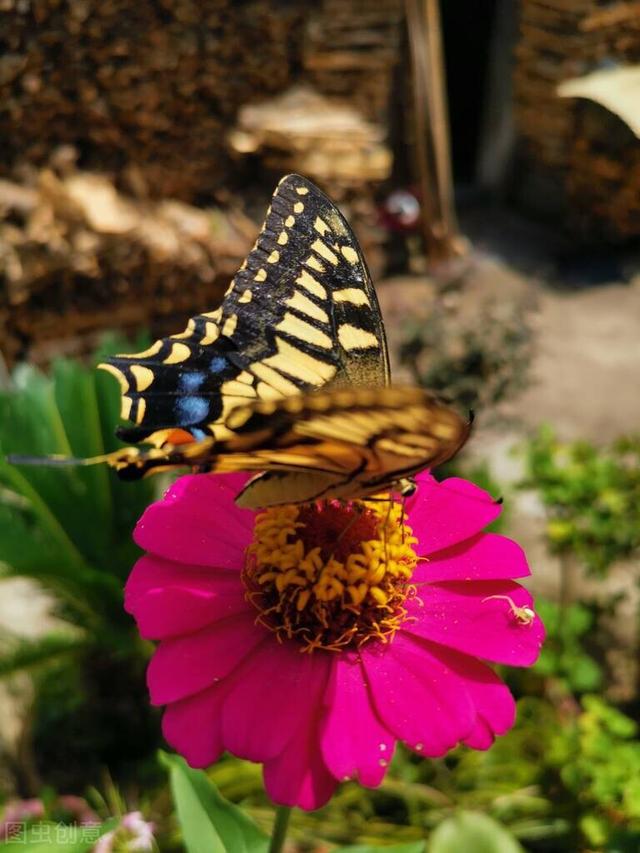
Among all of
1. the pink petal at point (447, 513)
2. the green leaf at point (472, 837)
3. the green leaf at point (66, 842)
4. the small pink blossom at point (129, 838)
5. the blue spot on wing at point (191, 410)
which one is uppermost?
----------
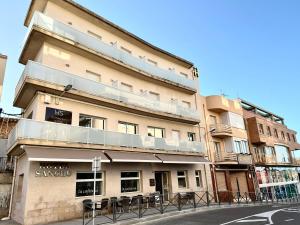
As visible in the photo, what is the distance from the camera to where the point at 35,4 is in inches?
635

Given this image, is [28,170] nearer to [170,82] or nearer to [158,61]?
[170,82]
----------
=== Instructions for the task ===
Reproduce everything from the line containing "Among all of" down to the line containing "which one is uppermost?", substituting "flower" for "blossom" and leaving all else unchanged.

=== Exercise response ===
Among all of
1. the pink petal at point (447, 513)
2. the green leaf at point (472, 837)
3. the green leaf at point (66, 842)
4. the small pink flower at point (129, 838)
5. the blue spot on wing at point (191, 410)
which one is uppermost?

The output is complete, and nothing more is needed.